Zugleich jedoch steckt Nusseibehs Buch voller antiisraelischer Spitzen und Anklagen, viele davon verlogen, manche gar paranoid. Ohne solide Beweise macht Nusseibeh den Geheimdienst Shin Bet für den Mord an einem deutschen Rucksacktouristen in den Achtzigerjahren verantwortlich – wo doch die Tat, logisch gesehen, viel besser zu einem arabischen Terroristen passen würde. Wiederholt wirft er israelischen Regierungen vor, gemäßigte Palästinenservertreter untergraben zu haben, um Extremisten zu stärken, die sie im Westen dann als wahre Vertreter des palästinensischen Volkswillens und der palästinensischen Politik hätten präsentieren können. So wirft er den Israelis vor, im Versuch die zweite Intifada von 2002 zu unterdrücken, gegen seinen gemäßigten Freund Dschibril Radschub vorgegangen zu sein, Chef der Sicherheitskräfte der Autonomiebehörde, während der Hamas-Führer Scheich Ahmad Jassin sich hätte frei bewegen können. Das ist blanker Unsinn. Innerhalb von Monaten wurden Jassin und sein Nachfolger Abdul Aziz Rantisi von israelischen Kampfhubschraubern aus getötet, eine Vergeltungsmaßnahme für die massiven Selbstmordattentate auf israelische Städte. Ganz allgemein steckt Nusseibehs Darstellung der israelischen Reaktion auf den Terror der zweiten Intifada voller empörender Falschdarstellungen.

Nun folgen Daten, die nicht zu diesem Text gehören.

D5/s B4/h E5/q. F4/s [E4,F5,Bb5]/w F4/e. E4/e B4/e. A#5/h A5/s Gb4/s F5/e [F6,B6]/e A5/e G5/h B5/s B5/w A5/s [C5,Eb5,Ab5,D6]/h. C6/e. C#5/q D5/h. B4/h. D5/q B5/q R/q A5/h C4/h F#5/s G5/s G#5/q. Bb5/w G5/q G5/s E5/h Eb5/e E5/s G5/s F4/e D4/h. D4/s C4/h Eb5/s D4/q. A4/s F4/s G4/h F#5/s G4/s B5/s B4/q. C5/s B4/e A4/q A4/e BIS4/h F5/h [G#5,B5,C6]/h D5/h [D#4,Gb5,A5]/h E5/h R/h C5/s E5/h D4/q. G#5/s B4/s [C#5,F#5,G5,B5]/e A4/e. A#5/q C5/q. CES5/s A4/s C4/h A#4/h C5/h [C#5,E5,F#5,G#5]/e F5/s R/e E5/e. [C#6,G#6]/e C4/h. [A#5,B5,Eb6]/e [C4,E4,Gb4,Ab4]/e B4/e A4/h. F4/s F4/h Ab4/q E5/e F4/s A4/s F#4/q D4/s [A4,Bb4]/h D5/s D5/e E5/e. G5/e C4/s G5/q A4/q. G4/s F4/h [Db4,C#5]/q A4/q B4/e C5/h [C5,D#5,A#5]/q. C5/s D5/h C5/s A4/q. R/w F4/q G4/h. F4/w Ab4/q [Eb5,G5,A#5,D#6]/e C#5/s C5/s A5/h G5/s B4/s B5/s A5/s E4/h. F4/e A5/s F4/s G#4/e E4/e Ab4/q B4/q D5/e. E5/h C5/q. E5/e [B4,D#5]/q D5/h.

Etwa behauptet er, dass sich die Zahl der Opfer unter der palästinensischen Zivilbevölkerung durch israelische Angriffe auf Krankenwagen und Ärzte noch erhöht habe. Das ist Unsinn. Es ist kein Fall bekannt, in dem israelische Truppen willentlich arabische “Ärzte” oder Rettungskräfte getötet hätten. Dass Palästinenser Krankenwagen zum Transport von Kämpfern und Waffen eingesetzt haben, ist hingegen gut dokumentiert.

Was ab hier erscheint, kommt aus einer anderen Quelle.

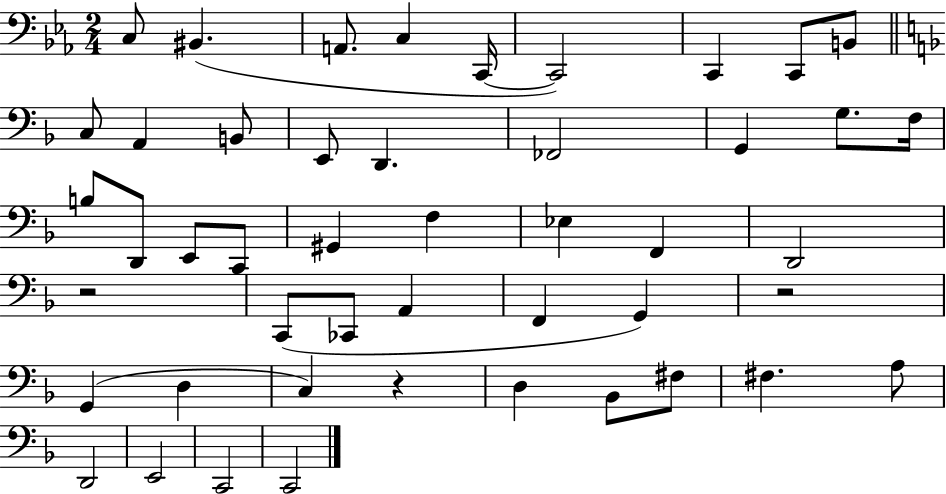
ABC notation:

X:1
T:Untitled
M:2/4
L:1/4
K:Eb
C,/2 ^B,, A,,/2 C, C,,/4 C,,2 C,, C,,/2 B,,/2 C,/2 A,, B,,/2 E,,/2 D,, _F,,2 G,, G,/2 F,/4 B,/2 D,,/2 E,,/2 C,,/2 ^G,, F, _E, F,, D,,2 z2 C,,/2 _C,,/2 A,, F,, G,, z2 G,, D, C, z D, _B,,/2 ^F,/2 ^F, A,/2 D,,2 E,,2 C,,2 C,,2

Vielleicht nimmt es nicht wunder, dass Nusseibehs schizophrenes Verhältnis zu Israel sich über die Jahre im Verhältnis der israelischen Behörden zu Nusseibeh widergespiegelt hat. Er wurde und wird von Israels Mitte und seiner Linken umworben und gilt als herausragendes Beispiel für die Vernunft inmitten einer moralisch und politisch dahindriftenden arabischen Welt. Andererseits wurde er zwischenzeitlich geheimdienstlich überwacht und einmal ein Vierteljahr lang von den Behörden festgehalten. Für die Rolle, die er bei der ersten Intifada gespielt hat, allerdings wurde er weder verhaftet noch vor Gericht gestellt – dabei verfügt der Shin Bet über solide Beweise gegen ihn. Nusseibeh also hat wahrhaftig keinen Grund zur Klage, auch wenn er sich ausführlich beklagt.

Eine letzte Bemerkung: Nusseibeh, eingesponnen in sein verwestlichtes Upper-Class-Milieu, scheint weiterhin blind für den islamistischen Fundamentalismus in Palästina und der arabischen Welt. 9/11, der Irak und Afghanistan erwähnt er kaum; vielmehr versichert er dem Leser gleich zu Anfang, die Palästinenser hätten über die Jahrzehnte den Wunsch ausgeprägt, in Frieden mit Israel zu leben. Man wünscht, es wäre wirklich so.

Sari Nusseibeh mit Anthony David: Es war einmal ein Land. A. d. Engl. v. G. Gockel, K. Förs und Th. Wollermann. Kunstmann, München. 528 S., 24,90 Euro.